Like it was 1994 and I was watching a slow-moving, white Bronco on a California highway, it was mesmerizing, and in all likelihood not going to end well. I’m referring to the snow that fell on Portland, Oregon last week. A couple inches was expected; we got a foot.
Now Portland knows craft beer, bike lanes, puffy down jackets, marijuana, bearded hipsters, food carts and rain. Lots of rain. But not snow – the city doesn’t have the equipment to clear it effectively and most residents don’t own snow shovels. For good reason – there’s usually no need for such things. Icy roads do develop here at times but rock salt, apparently the devil’s de-icer, is replaced with an environmentally friendly alternative which doesn’t harm the fish in the nearby river. It is as effective on the roads as an umbrella in a hurricane as witnessed during last month’s ice storm. Due to multiple factors, there were accidents, injuries and hundreds (maybe thousands?) of cars stuck on the roads for hours, idling and polluting the environment. Ironically.

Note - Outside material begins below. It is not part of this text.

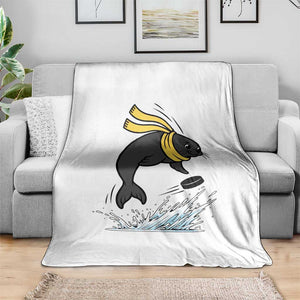 Funny Seal Playing Ice Hockey Throw Blanket Winter Sports Gift TS12 Print Your Wear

If you’ve read my blog beyond my Kwajalein posts, you know that I’m a hardy winter girl — I lived in Maine for over a decade. I grew up in Pennsylvania. I’ve worked two seasons in Antarctica. I’m used to snow and not afraid to go out in it. I learned there’s a time to just stay home though – fewer cars on the road makes for easier snow plowing and less likelihood of being one more accident the police have to attend to. Having learned how Portland handles snow, I would never have gone out if I’d had known we were getting a foot, particularly for something so unnecessary as a swing dance lesson. There was a certain amount of security I felt for taking public transportation though, because they’ll be prepared, right?
By the end of class, the snow was coming down hard with about 4 inches already on the ground. Hopping on the bus I sit down and listen to the teenager next to me argue with multiple people on the phone about his family issues. Through the steamy windshield in front, I see another bus nearly sideways in the road with cones around it as we creep along in traffic, now taking an alternative route. Suddenly our own bus slides sideways and hits in to something. And we’re stuck.

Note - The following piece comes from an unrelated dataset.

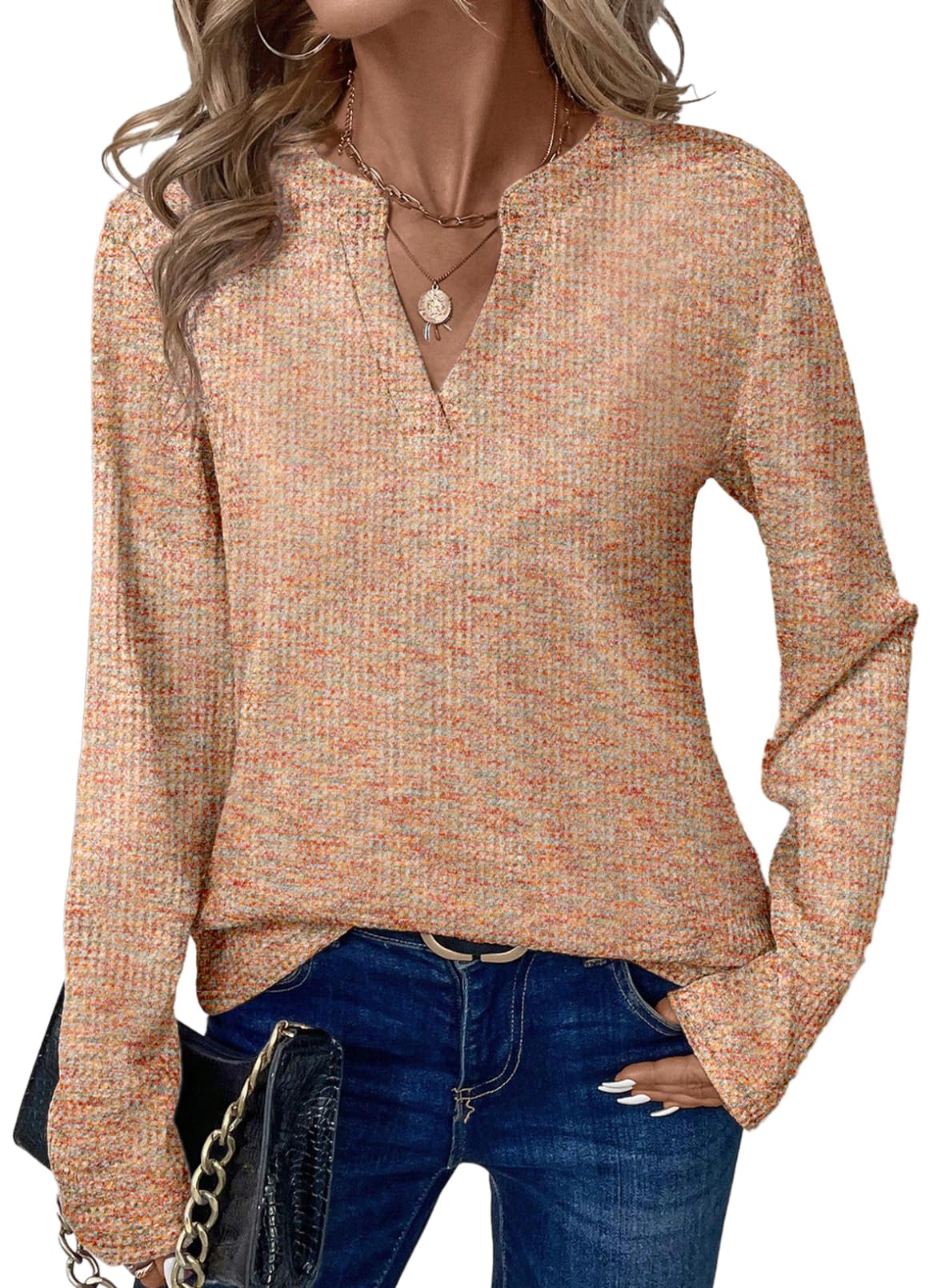 Dokotoo Damen Pullover Elegant V-Ausschnitt Langarmshirt Weich Waffelstrick Sweatshirt Herbst Winter Locker Oberteile Strickpullover Pulli S-2XL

“Let’s push us out. Who’s in?” calls out some crazy fool from the front. Out of mere amusement that this could actually be done and fear that I may have to walk the few miles to get home, I join in with the others and pile off the bus. Off we go, a crew of unidentifiable city dwellers under our knit caps, heavy coats and commuter bags pushing on the back of a full-sized city bus. The side of it was against a metal signpost, nearly 8 feet from its back end and the tires were without chains. So we pushed. We worked with the driver. We kept each other safe. And darn it if we didn’t get that bus unstuck. With some cheering and high-fiving we pile back inside.
Then about ten minutes later we get stuck again. This time on a gentle uphill in thick snow at the Rose Quarter, a major transit center where other trains and buses meet. So off we go again, riding on the high of our last success, to try to push it out. But I could see this wasn’t going to work – it was a long upgrade and we would have had to push the bus uphill for about 50 yards in thicker snow. This bus needs to get it’s chains on! We give up and many disperse trying to pick up another ride. Unfortunately the other easy alternative for me was a train that was no longer running. With a slowly draining battery on my phone – my GPS and means of navigation in a city that I don’t know well yet — I make the decision to walk home.
Ok, it wasn’t bad. A mile and a half walk in a snowstorm, mostly down the middle of streets for the clearest path. There were challenges, such as my schizophrenic GPS screen responding to its own plan and not to the touch of my wet finger, the street signs being covered with sticky snow making them unreadable, and the fear that I’d be walking through a camp of a homeless person looking for a middle-aged woman to spoon with for the night. But I made it home safely, with only a slight chill from my wet jeans and a very full bladder eager to be emptied.
Thank goodness I’m a hardy winter gal. And thank goodness I came to Oregon to get away from a harsh New England winter.